Les Néerlandais proposèrent eux aussi une version plus sportive de la Jigouli, même si là encore, c’était surtout esthétique. Il s’agissait du modèle de base 2101, autrement connu sous le nom de Lada 1200 S. Comme le montrent les photos, l’importateur cherchait à lui donner une allure plus sportive grâce à des détails noirs : calandre, contours des phares, entourage de la plaque arrière ou encore pare-chocs.
Et au moins visuellement, cette Jigouli améliorée n’avait vraiment pas mauvaise allure. De plus, elle était proposée à « un prix extrêmement attractif », comme le proclamait le catalogue. En échange, le client obtenait une voiture spacieuse, sûre et économique.
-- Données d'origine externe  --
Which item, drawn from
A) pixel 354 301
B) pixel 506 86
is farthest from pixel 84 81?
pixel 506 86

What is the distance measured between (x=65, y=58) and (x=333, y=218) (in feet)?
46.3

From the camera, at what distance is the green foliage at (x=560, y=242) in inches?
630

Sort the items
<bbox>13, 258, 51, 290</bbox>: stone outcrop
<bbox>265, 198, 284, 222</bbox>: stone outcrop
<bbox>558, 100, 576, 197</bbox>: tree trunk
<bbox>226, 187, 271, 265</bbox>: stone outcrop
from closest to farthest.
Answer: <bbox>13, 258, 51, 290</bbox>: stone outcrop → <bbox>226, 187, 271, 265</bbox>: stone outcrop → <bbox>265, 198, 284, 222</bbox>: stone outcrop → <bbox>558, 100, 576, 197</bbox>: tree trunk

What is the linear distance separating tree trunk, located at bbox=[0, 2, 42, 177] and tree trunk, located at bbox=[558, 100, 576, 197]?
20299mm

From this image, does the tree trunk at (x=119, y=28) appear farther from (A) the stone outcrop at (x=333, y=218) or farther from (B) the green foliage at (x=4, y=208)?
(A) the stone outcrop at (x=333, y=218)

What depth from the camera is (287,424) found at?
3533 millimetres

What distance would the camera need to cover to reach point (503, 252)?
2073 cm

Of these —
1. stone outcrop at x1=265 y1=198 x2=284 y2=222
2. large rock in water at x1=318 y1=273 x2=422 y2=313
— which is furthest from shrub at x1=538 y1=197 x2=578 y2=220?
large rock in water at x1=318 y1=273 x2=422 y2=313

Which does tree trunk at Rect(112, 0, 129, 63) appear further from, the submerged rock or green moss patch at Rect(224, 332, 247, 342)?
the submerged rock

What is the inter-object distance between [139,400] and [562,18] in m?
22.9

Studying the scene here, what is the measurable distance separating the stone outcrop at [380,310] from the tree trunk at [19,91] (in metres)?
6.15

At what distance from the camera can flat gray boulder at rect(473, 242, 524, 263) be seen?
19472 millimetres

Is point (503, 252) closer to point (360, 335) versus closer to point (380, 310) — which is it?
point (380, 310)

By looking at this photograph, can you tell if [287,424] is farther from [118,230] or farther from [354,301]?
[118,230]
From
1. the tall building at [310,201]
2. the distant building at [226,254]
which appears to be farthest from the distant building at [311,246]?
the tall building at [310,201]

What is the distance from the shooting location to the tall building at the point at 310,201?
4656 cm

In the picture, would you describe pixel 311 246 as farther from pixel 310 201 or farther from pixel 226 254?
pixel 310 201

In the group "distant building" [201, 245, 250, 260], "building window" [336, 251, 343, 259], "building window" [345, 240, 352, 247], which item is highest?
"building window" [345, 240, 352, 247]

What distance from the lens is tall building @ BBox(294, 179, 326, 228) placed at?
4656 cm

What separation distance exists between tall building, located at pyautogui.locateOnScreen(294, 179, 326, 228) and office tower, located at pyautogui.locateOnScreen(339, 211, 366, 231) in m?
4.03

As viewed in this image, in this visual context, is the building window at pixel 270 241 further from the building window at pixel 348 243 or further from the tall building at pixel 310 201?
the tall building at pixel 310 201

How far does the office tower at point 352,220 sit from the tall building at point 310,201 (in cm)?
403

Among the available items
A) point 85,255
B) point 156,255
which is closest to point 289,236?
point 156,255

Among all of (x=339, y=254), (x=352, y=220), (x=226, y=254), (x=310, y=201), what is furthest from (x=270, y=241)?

La 1200 S restait autrement une Jigouli tout à fait normale ; le catalogue ne mentionnait même pas une seule fois les modifications apportées à cette « version inconnue ». Au moins, le volant sport est visible sur les photos.
Sous le capot, il s’agissait en tout cas du modèle standard équipé du moteur 1,2 litre de 60 ch, qui pouvait toutefois fonctionner à l’essence sans plomb, conformément aux préoccupations environnementales. Dans de nombreux pays socialistes, on aurait pourtant déjà été heureux de profiter ne serait-ce que de ces légères retouches esthétiques de la Jigouli.